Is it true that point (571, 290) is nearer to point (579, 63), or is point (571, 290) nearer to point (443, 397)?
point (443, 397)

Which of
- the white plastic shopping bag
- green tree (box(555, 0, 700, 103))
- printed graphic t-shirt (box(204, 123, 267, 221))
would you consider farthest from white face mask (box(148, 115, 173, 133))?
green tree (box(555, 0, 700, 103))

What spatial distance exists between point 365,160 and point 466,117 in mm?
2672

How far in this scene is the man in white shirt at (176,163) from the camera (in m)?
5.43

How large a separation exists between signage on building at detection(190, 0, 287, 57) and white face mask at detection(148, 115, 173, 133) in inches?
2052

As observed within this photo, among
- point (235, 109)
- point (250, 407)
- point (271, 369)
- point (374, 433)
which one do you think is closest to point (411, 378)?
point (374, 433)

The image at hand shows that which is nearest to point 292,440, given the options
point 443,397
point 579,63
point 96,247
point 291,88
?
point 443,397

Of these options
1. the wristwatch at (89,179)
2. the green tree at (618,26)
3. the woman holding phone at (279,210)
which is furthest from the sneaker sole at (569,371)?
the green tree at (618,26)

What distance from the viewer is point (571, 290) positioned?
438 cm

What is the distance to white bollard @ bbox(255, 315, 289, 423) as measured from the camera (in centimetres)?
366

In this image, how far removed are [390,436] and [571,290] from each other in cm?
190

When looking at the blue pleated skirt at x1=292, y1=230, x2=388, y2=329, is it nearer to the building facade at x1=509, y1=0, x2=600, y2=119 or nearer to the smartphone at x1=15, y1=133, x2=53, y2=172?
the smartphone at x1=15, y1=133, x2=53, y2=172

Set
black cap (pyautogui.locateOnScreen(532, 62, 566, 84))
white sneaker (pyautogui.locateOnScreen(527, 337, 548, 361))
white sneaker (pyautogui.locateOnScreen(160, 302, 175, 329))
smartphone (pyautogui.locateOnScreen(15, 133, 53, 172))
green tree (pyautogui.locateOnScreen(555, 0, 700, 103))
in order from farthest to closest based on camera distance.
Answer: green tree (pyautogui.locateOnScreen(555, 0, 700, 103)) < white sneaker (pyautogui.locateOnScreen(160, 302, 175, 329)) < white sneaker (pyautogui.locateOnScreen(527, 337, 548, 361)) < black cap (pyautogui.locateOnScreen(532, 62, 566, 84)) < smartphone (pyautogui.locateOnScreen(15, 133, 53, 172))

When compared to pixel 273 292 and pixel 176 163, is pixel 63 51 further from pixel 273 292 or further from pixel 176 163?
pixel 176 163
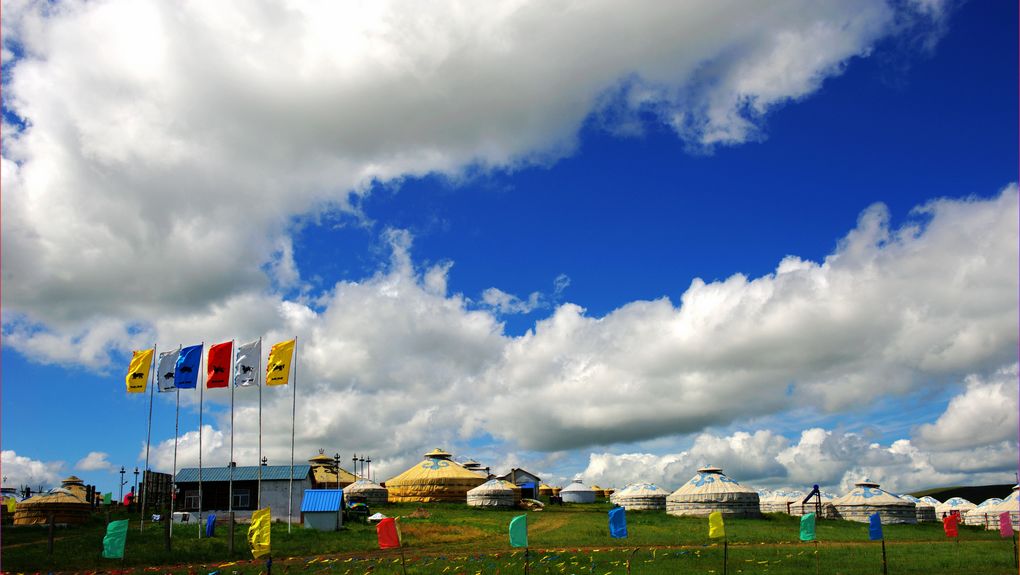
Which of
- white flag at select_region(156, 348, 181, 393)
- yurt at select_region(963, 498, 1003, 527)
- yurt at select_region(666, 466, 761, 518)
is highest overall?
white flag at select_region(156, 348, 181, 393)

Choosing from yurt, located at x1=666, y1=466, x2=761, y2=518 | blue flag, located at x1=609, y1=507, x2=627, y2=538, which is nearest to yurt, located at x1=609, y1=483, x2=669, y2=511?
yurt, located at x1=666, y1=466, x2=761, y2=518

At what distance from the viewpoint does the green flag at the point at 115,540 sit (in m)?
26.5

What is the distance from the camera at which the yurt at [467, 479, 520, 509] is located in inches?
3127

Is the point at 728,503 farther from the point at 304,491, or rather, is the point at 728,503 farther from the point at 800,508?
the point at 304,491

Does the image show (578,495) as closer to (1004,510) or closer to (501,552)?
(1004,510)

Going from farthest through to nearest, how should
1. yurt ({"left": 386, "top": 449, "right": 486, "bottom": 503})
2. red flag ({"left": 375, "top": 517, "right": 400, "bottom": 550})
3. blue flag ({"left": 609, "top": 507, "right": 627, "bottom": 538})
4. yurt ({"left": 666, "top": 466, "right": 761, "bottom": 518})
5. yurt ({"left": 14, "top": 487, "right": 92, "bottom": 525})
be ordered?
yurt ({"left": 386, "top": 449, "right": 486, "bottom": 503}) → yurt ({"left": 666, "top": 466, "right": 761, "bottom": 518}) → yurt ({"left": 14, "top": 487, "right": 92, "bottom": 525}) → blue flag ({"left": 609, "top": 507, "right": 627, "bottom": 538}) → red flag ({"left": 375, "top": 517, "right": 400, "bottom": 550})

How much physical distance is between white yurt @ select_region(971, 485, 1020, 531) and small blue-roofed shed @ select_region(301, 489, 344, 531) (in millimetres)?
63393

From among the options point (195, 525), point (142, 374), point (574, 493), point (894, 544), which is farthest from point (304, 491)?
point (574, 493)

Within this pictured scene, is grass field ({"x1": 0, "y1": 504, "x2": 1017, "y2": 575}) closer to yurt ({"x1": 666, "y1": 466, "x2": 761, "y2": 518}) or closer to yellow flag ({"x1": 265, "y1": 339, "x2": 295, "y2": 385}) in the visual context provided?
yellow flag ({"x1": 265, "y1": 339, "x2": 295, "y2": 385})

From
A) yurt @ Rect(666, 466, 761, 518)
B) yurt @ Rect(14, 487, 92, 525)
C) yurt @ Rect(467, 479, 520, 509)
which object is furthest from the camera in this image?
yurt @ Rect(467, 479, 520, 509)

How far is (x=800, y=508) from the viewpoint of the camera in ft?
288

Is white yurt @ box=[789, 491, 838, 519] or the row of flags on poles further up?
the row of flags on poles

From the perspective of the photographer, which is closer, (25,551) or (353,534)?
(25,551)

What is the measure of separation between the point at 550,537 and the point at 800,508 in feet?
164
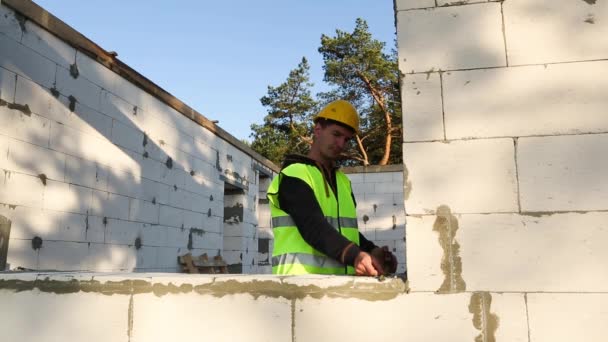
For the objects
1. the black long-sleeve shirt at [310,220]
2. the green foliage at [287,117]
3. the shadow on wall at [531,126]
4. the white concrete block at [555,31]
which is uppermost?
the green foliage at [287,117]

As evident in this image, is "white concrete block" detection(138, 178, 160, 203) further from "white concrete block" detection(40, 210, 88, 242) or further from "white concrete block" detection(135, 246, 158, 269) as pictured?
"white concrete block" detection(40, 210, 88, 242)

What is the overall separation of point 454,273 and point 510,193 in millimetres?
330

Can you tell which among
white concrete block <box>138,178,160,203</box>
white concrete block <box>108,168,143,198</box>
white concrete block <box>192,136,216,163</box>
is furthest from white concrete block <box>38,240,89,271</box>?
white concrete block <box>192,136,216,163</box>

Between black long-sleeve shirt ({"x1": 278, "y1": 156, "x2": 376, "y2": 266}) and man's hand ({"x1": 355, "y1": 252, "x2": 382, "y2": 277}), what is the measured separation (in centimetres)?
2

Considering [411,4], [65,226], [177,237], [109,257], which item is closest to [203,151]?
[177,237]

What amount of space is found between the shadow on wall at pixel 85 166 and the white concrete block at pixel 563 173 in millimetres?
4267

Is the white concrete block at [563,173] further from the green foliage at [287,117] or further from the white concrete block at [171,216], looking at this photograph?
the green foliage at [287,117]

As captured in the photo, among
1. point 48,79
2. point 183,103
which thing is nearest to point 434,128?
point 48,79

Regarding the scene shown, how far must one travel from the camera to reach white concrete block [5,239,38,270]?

---

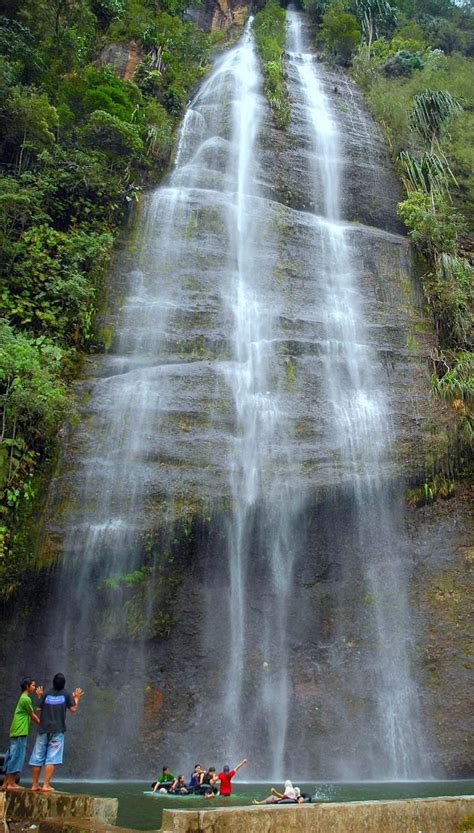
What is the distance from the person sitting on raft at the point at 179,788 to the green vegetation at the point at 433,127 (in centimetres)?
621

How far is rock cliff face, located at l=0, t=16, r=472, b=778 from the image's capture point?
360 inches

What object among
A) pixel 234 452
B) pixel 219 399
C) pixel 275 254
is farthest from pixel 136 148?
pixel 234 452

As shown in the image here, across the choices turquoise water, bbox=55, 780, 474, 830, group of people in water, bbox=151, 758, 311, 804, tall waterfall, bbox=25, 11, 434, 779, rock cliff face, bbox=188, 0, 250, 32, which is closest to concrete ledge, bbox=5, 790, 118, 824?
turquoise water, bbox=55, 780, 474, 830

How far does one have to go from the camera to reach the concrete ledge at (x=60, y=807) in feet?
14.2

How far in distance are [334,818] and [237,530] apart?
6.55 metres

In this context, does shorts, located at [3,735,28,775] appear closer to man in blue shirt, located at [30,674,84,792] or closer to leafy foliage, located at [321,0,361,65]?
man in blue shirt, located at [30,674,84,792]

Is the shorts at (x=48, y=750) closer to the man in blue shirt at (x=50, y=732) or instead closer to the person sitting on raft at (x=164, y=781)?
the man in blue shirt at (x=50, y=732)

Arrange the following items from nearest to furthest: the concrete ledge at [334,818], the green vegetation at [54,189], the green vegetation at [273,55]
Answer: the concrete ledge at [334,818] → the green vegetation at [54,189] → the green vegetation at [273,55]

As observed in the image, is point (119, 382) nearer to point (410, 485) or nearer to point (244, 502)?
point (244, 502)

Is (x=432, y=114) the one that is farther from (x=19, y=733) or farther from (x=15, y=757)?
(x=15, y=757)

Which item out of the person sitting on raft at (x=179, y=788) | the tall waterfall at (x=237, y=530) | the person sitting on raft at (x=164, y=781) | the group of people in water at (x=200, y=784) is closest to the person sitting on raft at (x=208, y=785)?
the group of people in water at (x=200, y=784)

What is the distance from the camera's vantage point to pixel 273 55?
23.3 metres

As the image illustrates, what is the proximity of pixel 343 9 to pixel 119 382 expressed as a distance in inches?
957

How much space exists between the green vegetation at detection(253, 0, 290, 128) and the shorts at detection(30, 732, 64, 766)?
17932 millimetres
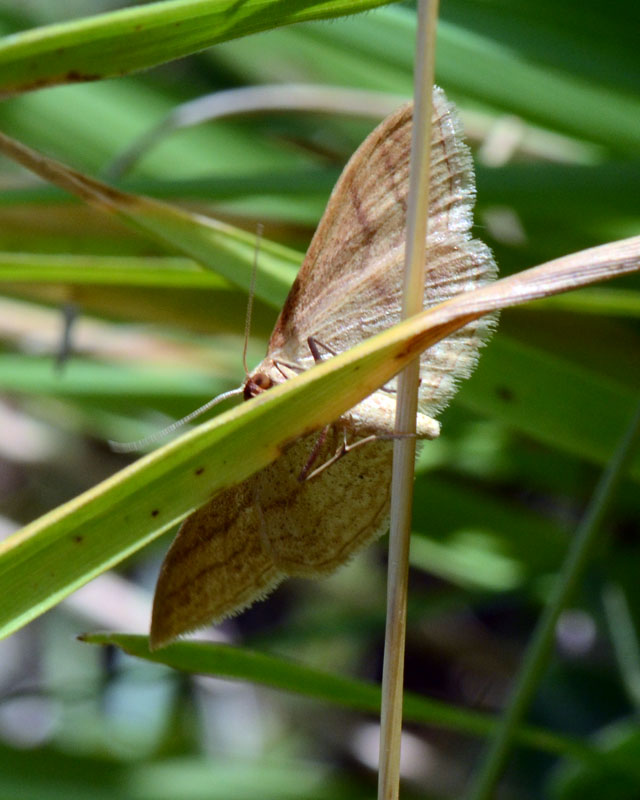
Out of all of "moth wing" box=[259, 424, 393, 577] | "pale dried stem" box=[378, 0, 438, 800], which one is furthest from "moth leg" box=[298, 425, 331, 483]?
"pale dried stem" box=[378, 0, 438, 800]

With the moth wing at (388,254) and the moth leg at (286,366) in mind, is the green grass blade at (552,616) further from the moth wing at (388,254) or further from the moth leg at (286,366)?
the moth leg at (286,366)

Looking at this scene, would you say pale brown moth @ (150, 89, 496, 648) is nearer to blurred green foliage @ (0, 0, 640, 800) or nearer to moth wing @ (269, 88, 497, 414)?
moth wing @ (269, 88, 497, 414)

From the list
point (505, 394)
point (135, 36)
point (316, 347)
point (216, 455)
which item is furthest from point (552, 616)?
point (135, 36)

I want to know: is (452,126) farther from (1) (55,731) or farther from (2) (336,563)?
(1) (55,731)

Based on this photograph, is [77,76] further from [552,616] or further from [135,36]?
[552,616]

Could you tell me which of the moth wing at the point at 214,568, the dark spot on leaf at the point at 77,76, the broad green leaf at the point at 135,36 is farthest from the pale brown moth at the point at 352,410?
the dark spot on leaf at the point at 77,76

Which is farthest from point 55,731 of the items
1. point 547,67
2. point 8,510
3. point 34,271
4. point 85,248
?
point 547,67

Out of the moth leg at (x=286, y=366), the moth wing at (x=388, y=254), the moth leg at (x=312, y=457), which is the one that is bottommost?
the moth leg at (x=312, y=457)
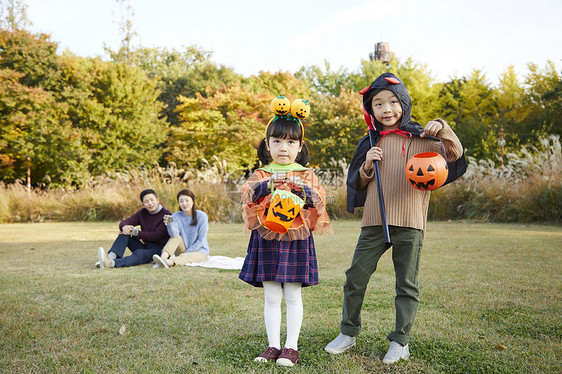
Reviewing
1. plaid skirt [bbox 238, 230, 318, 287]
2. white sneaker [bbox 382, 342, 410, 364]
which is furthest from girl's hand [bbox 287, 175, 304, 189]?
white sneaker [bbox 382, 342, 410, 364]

==

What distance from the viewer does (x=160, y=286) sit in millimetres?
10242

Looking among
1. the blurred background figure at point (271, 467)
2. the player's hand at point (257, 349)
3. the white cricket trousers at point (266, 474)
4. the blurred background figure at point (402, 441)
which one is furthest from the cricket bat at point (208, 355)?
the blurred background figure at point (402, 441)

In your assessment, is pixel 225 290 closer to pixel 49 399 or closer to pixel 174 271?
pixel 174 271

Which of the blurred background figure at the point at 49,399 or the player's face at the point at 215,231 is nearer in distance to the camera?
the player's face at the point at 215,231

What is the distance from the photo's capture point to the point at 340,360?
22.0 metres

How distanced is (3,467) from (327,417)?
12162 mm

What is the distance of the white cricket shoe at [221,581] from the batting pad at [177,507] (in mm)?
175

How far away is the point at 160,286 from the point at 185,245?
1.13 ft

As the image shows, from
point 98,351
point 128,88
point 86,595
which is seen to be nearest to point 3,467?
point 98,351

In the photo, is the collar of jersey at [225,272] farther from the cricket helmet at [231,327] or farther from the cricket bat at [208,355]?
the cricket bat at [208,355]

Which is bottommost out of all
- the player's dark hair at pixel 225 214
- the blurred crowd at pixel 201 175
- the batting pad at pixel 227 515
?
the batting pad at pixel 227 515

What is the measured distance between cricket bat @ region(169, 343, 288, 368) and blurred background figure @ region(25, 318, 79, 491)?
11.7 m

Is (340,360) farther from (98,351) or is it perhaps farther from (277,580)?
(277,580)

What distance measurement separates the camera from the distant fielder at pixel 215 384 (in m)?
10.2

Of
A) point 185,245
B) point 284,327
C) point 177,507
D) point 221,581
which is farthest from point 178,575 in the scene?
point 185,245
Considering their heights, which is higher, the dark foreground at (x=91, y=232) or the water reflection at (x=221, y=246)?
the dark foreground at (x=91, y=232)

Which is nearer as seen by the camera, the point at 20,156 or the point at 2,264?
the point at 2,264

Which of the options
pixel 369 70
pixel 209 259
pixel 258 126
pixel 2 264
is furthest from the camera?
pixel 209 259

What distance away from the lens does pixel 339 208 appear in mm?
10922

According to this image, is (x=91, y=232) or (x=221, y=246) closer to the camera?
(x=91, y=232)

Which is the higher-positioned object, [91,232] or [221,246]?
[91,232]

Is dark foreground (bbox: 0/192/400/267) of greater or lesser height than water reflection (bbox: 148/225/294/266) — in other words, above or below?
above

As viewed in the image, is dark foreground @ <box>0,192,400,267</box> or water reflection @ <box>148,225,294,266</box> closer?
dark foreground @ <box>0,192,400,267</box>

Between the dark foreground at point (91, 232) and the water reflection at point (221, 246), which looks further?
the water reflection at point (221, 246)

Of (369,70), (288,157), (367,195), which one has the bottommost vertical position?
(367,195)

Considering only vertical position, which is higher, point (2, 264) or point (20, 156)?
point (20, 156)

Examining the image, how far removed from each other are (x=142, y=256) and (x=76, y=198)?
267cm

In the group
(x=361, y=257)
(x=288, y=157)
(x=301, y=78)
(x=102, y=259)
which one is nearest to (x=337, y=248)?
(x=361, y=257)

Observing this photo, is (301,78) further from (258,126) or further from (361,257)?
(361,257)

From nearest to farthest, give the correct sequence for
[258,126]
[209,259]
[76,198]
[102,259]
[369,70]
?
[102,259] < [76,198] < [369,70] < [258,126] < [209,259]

What to work on: List every line in the three blocks above that contains the word "cliff". Match case exactly.

Exercise result:
How far is rock cliff face, located at l=0, t=16, r=472, b=778 from the image's capture point?
As shown in the image here, across the choices turquoise water, bbox=55, 780, 474, 830, group of people in water, bbox=151, 758, 311, 804, tall waterfall, bbox=25, 11, 434, 779, rock cliff face, bbox=188, 0, 250, 32, which is closest to concrete ledge, bbox=5, 790, 118, 824?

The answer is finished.